Duetsche Press-Agentur
December 16, 2010
Beijing
 

Beijing - Amnesty International on Thursday urged the Chinese government to reveal the whereabouts of a Mongolian human rights activist who has disappeared since he was reportedly released last week after spending 15 years in prison.

Police detained the wife and son of the activist, Hada, before his scheduled release date of December 10, the London-based human rights group and other sources reported.

Like many Mongolians, Hada, 55, uses a single name.

Photographs circulated by the New York-based Southern Mongolian Human Rights Information Centre showed Hada with his wife and son eating a meal in what appeared to be a hotel.

The information centre said a disc containing the digital pictures, which were dated December 10, was given anonymously to Hada's sister-in-law in Hohhot, the capital of China's Inner Mongolia region.

Police informed the sister-in-law Tuesday that her three relatives were detained in an unnamed five-star hotel.

Amnesty International said the police had tried last month to persuade Hada's son to 'clearly draw a line' between himself and his parents and not to take part in 'separatist activities.'

Hada's son, Uiles, was detained on suspicion of selling drugs on December 4 after rejecting the police demand, it said.

Police also raided a family bookstore in Hohhot run by Hada's wife, Xinna, and accused her of running an illegal business.
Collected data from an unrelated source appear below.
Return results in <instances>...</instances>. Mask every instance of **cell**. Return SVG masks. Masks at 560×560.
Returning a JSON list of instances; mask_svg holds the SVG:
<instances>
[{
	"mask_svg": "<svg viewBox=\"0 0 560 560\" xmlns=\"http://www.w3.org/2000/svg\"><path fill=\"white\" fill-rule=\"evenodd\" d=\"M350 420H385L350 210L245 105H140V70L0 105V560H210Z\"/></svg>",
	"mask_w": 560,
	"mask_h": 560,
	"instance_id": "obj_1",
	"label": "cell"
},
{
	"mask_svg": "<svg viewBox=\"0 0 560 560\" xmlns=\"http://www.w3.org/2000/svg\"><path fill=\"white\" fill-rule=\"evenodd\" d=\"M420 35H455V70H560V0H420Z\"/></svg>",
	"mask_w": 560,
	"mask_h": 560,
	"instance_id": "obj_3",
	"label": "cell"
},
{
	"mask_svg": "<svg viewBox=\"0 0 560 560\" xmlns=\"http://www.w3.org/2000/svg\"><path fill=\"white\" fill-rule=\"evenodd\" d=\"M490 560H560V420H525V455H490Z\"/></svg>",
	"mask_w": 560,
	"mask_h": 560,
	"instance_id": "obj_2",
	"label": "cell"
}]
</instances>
'China is using enforced disappearance to keep activists and their family members out of the spotlight while the world's attention is focused on China's first Nobel Peace Prize winner, Liu Xiaobo,' said Catherine Baber, Amnesty's Asia-Pacific deputy director.
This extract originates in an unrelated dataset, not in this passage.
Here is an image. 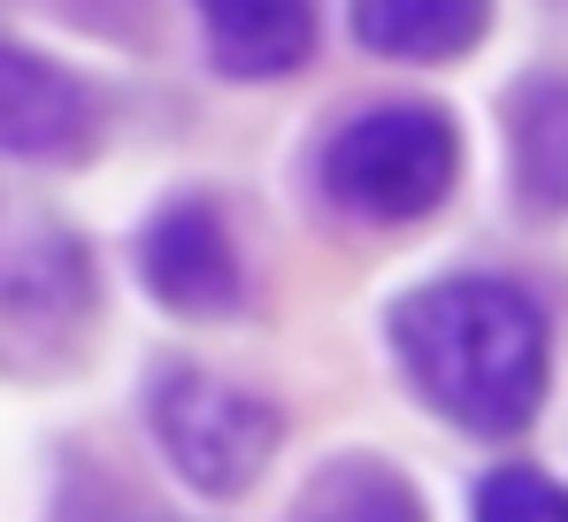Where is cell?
<instances>
[{"instance_id": "1", "label": "cell", "mask_w": 568, "mask_h": 522, "mask_svg": "<svg viewBox=\"0 0 568 522\" xmlns=\"http://www.w3.org/2000/svg\"><path fill=\"white\" fill-rule=\"evenodd\" d=\"M392 353L407 384L462 431H523L546 400V315L507 277H446L392 308Z\"/></svg>"}, {"instance_id": "2", "label": "cell", "mask_w": 568, "mask_h": 522, "mask_svg": "<svg viewBox=\"0 0 568 522\" xmlns=\"http://www.w3.org/2000/svg\"><path fill=\"white\" fill-rule=\"evenodd\" d=\"M462 177V139L438 108L423 100H384L362 108L354 123L331 131L323 147V184L338 208L369 215V223H415L430 215Z\"/></svg>"}, {"instance_id": "3", "label": "cell", "mask_w": 568, "mask_h": 522, "mask_svg": "<svg viewBox=\"0 0 568 522\" xmlns=\"http://www.w3.org/2000/svg\"><path fill=\"white\" fill-rule=\"evenodd\" d=\"M146 415H154V438H162L170 469L185 476L192 492H207V500L246 492L277 461V438H284L277 408L262 392L215 377V369H170L154 384Z\"/></svg>"}, {"instance_id": "4", "label": "cell", "mask_w": 568, "mask_h": 522, "mask_svg": "<svg viewBox=\"0 0 568 522\" xmlns=\"http://www.w3.org/2000/svg\"><path fill=\"white\" fill-rule=\"evenodd\" d=\"M139 277L178 315L239 308V254H231V231H223L215 200H170L139 239Z\"/></svg>"}, {"instance_id": "5", "label": "cell", "mask_w": 568, "mask_h": 522, "mask_svg": "<svg viewBox=\"0 0 568 522\" xmlns=\"http://www.w3.org/2000/svg\"><path fill=\"white\" fill-rule=\"evenodd\" d=\"M85 300H93L85 239L23 200H0V308L54 323V315H78Z\"/></svg>"}, {"instance_id": "6", "label": "cell", "mask_w": 568, "mask_h": 522, "mask_svg": "<svg viewBox=\"0 0 568 522\" xmlns=\"http://www.w3.org/2000/svg\"><path fill=\"white\" fill-rule=\"evenodd\" d=\"M85 139H93V100H85V86L62 62L0 39V154L62 162Z\"/></svg>"}, {"instance_id": "7", "label": "cell", "mask_w": 568, "mask_h": 522, "mask_svg": "<svg viewBox=\"0 0 568 522\" xmlns=\"http://www.w3.org/2000/svg\"><path fill=\"white\" fill-rule=\"evenodd\" d=\"M215 70L231 78H284L315 47V8L307 0H200Z\"/></svg>"}, {"instance_id": "8", "label": "cell", "mask_w": 568, "mask_h": 522, "mask_svg": "<svg viewBox=\"0 0 568 522\" xmlns=\"http://www.w3.org/2000/svg\"><path fill=\"white\" fill-rule=\"evenodd\" d=\"M491 23V0H354V39L384 62H462Z\"/></svg>"}, {"instance_id": "9", "label": "cell", "mask_w": 568, "mask_h": 522, "mask_svg": "<svg viewBox=\"0 0 568 522\" xmlns=\"http://www.w3.org/2000/svg\"><path fill=\"white\" fill-rule=\"evenodd\" d=\"M292 522H430V515H423V492L399 469H384V461H338L300 500Z\"/></svg>"}, {"instance_id": "10", "label": "cell", "mask_w": 568, "mask_h": 522, "mask_svg": "<svg viewBox=\"0 0 568 522\" xmlns=\"http://www.w3.org/2000/svg\"><path fill=\"white\" fill-rule=\"evenodd\" d=\"M515 170L546 208H568V86L561 78H538L515 100Z\"/></svg>"}, {"instance_id": "11", "label": "cell", "mask_w": 568, "mask_h": 522, "mask_svg": "<svg viewBox=\"0 0 568 522\" xmlns=\"http://www.w3.org/2000/svg\"><path fill=\"white\" fill-rule=\"evenodd\" d=\"M476 522H568V484L546 469H491L476 484Z\"/></svg>"}]
</instances>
'The Chinese authorities must immediately clarify Hada and his wife and son's current status and whereabouts,' she said. 'They cannot simply hide people they find embarrassing or inconvenient.'

Hada was sentenced to 15 years in prison in 1995 for separatism and espionage.

The charges were linked to his involvement in the Southern Mongolian Democratic Alliance, which promoted human rights, Mongolian culture and autonomy for China's Mongolians and other ethnic minorities.

About 4 million Mongolians live in China, most of them in Inner Mongolia, where they now make up less than 20 per cent of the population.

Several other prominent Chinese dissidents have disappeared or been held under house arrest in recent months after their release from prison sentences.